### Extracted records

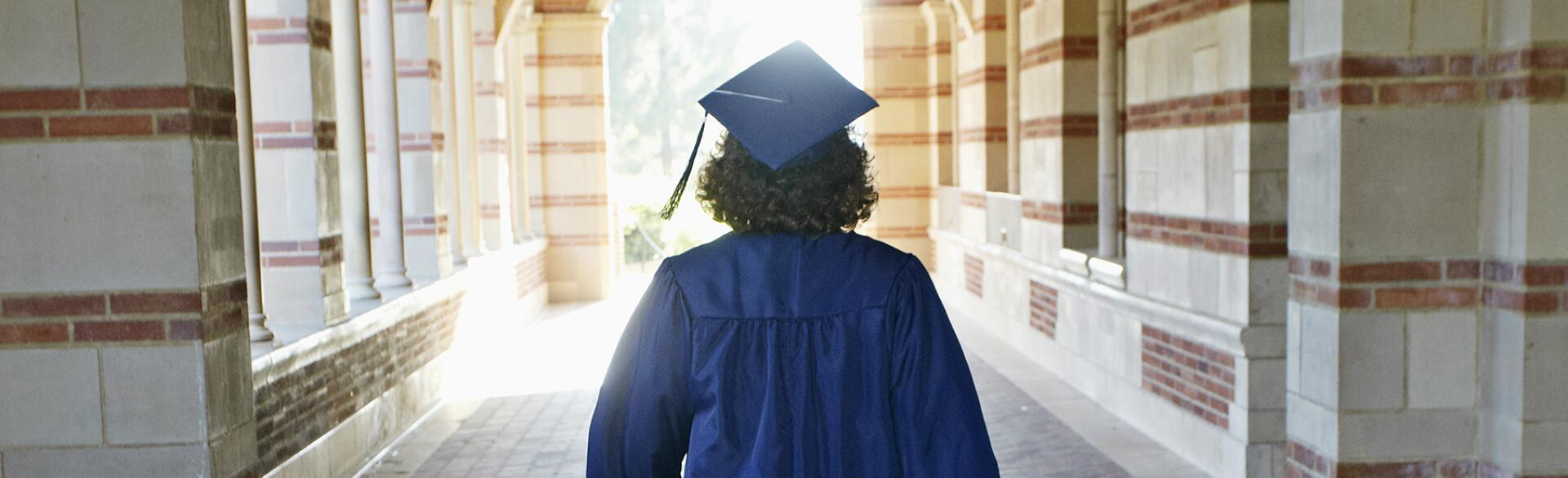 image_of_woman_in_graduate_robe_walking_from_behind_GettyImages-162749395_1800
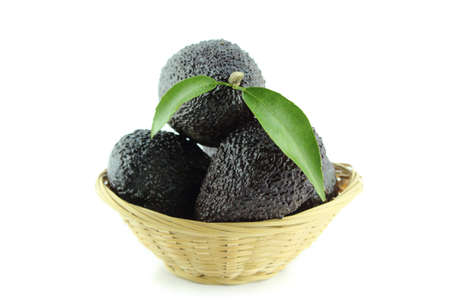 Avocados with leaves on a Dish of straw
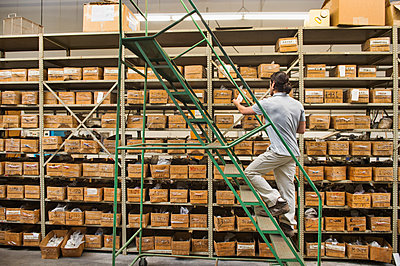 Mixed race worker examining boxes in textile factory - p555m1453326 by Erik Isakson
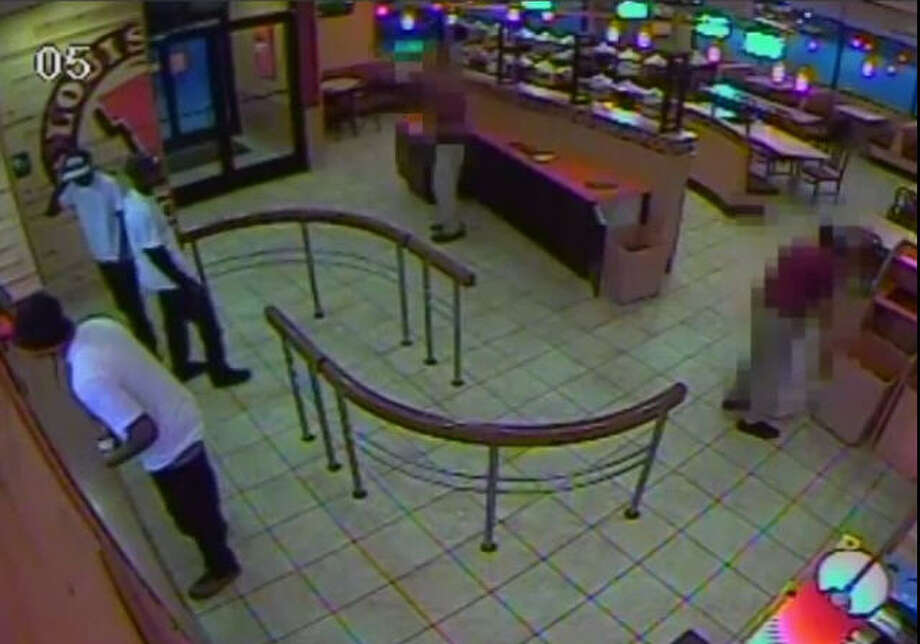 Harris County deputies are looking for three suspects who robbed at gunpoint a Popeye's Louisiana Kitchen located on West FM 1960 on July 27, 2014. According to deputies, the three men entered the store, placed an order and attempted to pay with a large bill. Once an employee opened the restaurant safe, one of the suspects pulled out a gun, hopped over the counter and took money from both the safe and the cash register. | Crime Stoppers of Houston Photo: Crime Stoppers Of Houston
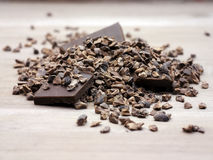 Cacao nibs raw crushed beans. Organic cacao nibs, crushed cacao beans which are highly nutrient, combined with pure chocolate chunks Royalty Free Stock Photo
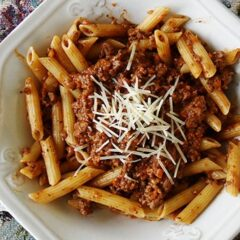 An overhead photo of penne Bolognese with grated parmesan cheese on top.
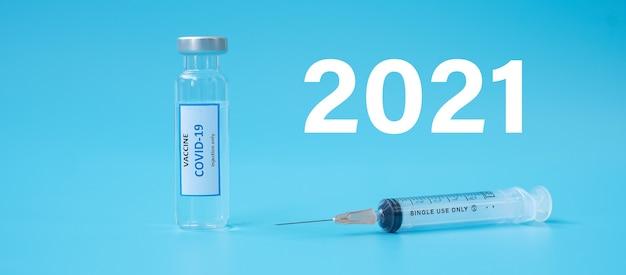 2021 felice anno nuovo con la fiala di vaccino covid-19 e la siringa con ago per iniezione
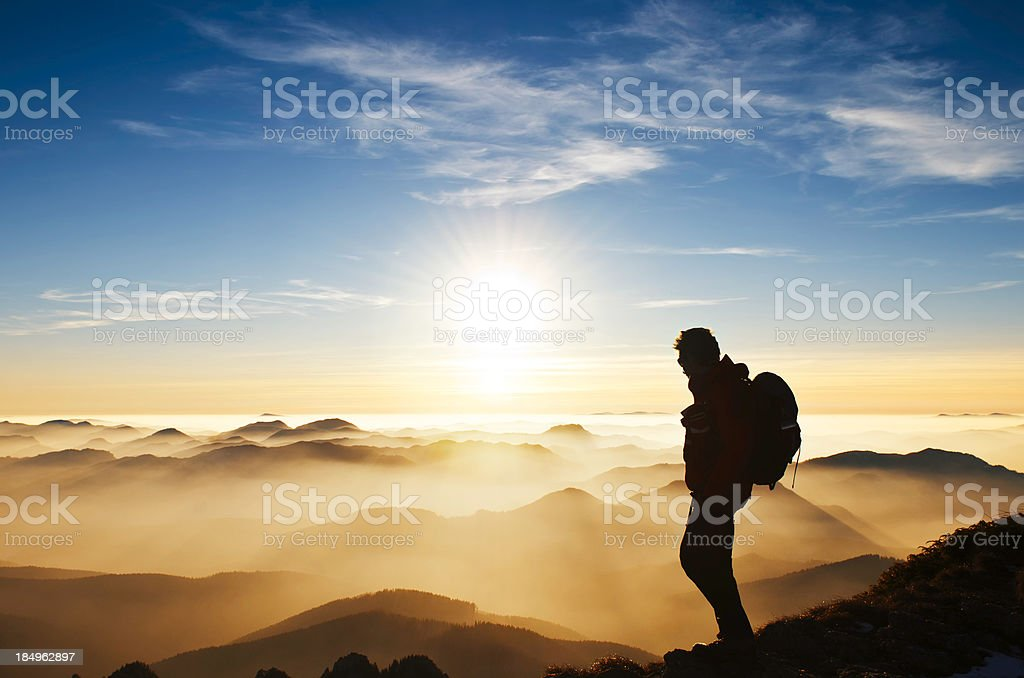 Hiker on mountain at sunset stock photo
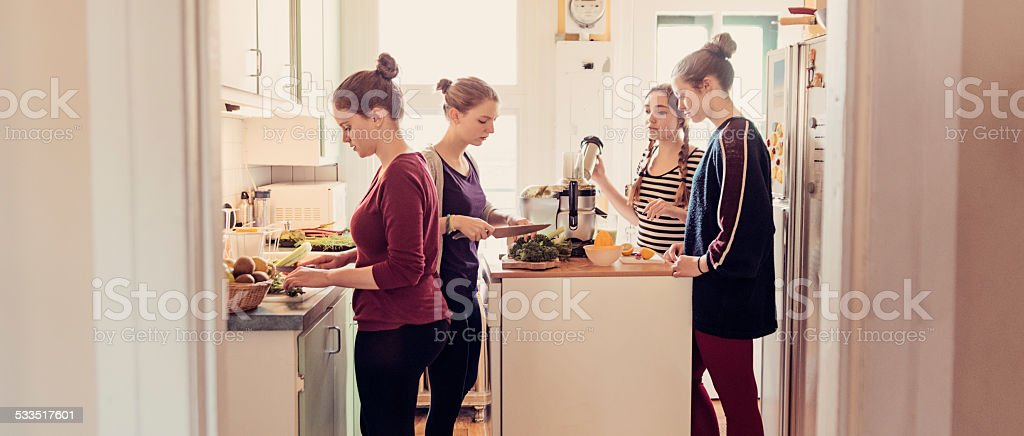 Four roommates using a juicer in their appartement kitchen. stock photo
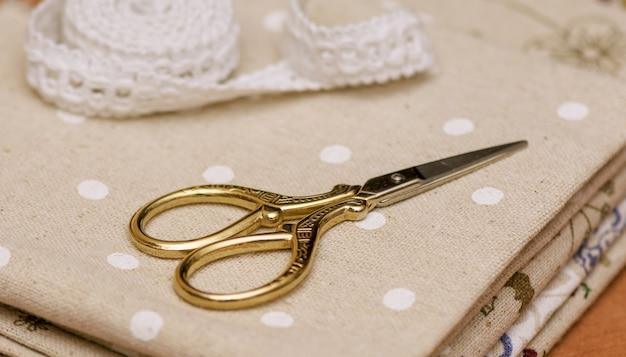 Accesorios de costura - tejidos de costura y tijeras con escamas blancas.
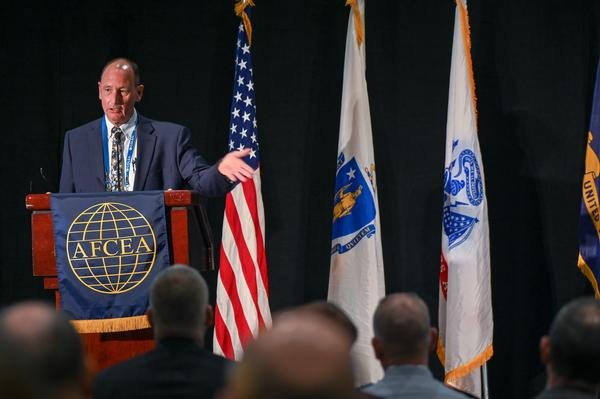 Keynote speaker Kevin Fahey, assistant secretary for acquisition, Office of the Secretary of Defense, U.S. Department of Defense, discusses the Defense Department's efforts to transform the acquisition process during the 42nd New Horizons Symposium in March.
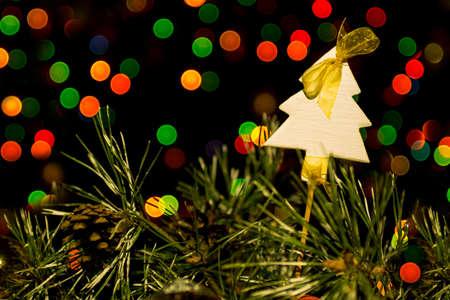 boke: white wooden Christmas tree on lights boke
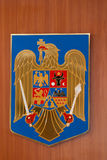 Call of arms. The Romanian call of arm on a wood background Royalty Free Stock Photos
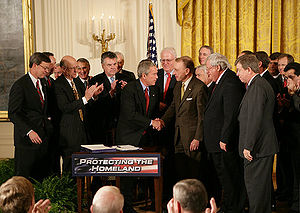 United States President George W. Bush shakes ...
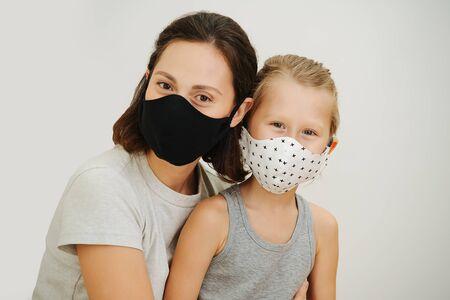 Foto de portrait of mother and son in protective masks against a white background - Imagen libre de derechos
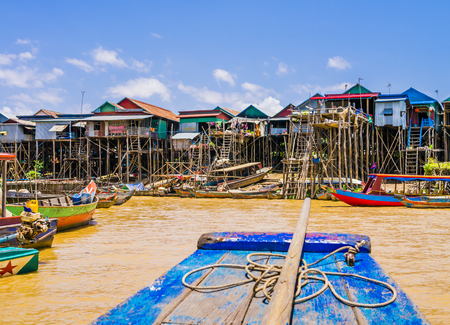 Picturesque Kampong Phluk floating village with multicolored boats and stilt houses, Tonle Sap lake, Siem Reap Province, Cambodia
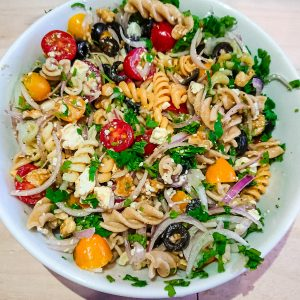 closeup view of veggie pasta salad with balsamic vinaigrette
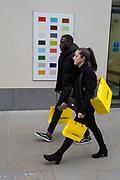 Shoppers carrying a yellow bag from Selfridges department store walks past a colour swatch on the wall of a central London business, on 22nd November 2017, in London England.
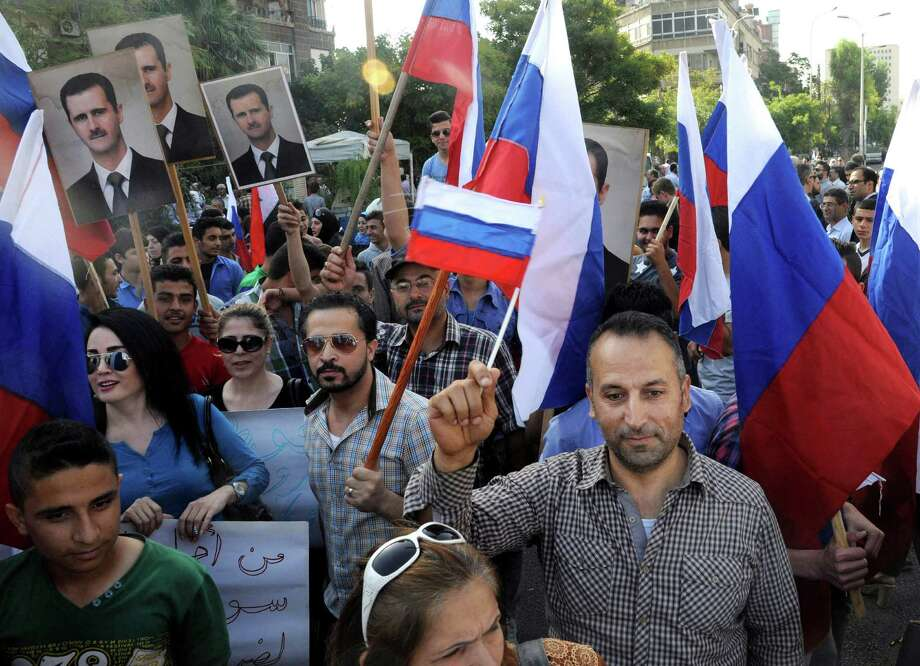 This photo released by the Syrian official news agency SANA, shows Syrians holding photos of Syrian President Bashar Assad and Russian flags, during a protest to thank Moscow for its intervention in Syria, in front of the Russian embassy in Damascus, Syria, Tuesday, Oct. 13, 2015. Insurgents fired two shells at the Russian embassy in the Syrian capital on Tuesday as hundreds of pro-government supporters gathered outside the compound to thank Moscow for its intervention in Syria. (SANA via AP) ORG XMIT: BEI103 Photo: Uncredited / SANA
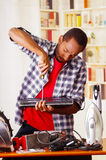 Happy Young African Ecuadorian male Technician repairing a laptop with a screwdriver.  Stock Images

### Task requirements
Using the records above, repeat exactly the run of lines that starts with the line with "Mixed race worker" and goes on through the line with "Picturesque Kampong Phluk"; omit each picture.

### Response box
 Mixed race worker examining boxes in textile factory - p555m1453326 by Erik Isakson
 Harris County deputies are looking for three suspects who robbed at gunpoint a Popeye's Louisiana Kitchen located on West FM 1960 on July 27, 2014. According to deputies, the three men entered the store, placed an order and attempted to pay with a large bill. Once an employee opened the restaurant safe, one of the suspects pulled out a gun, hopped over the counter and took money from both the safe and the cash register. | Crime Stoppers of Houston Photo: Crime Stoppers Of Houston
 Cacao nibs raw crushed beans. Organic cacao nibs, crushed cacao beans which are highly nutrient, combined with pure chocolate chunks Royalty Free Stock Photo
 An overhead photo of penne Bolognese with grated parmesan cheese on top.
 2021 felice anno nuovo con la fiala di vaccino covid-19 e la siringa con ago per iniezione
 Hiker on mountain at sunset stock photo
 Four roommates using a juicer in their appartement kitchen. stock photo
 Accesorios de costura - tejidos de costura y tijeras con escamas blancas.
 Keynote speaker Kevin Fahey, assistant secretary for acquisition, Office of the Secretary of Defense, U.S. Department of Defense, discusses the Defense Department's efforts to transform the acquisition process during the 42nd New Horizons Symposium in March.
 boke: white wooden Christmas tree on lights boke
 Call of arms. The Romanian call of arm on a wood background Royalty Free Stock Photos
 United States President George W. Bush shakes ...
 Foto de portrait of mother and son in protective masks against a white background - Imagen libre de derechos
 Picturesque Kampong Phluk floating village with multicolored boats and stilt houses, Tonle Sap lake, Siem Reap Province, Cambodia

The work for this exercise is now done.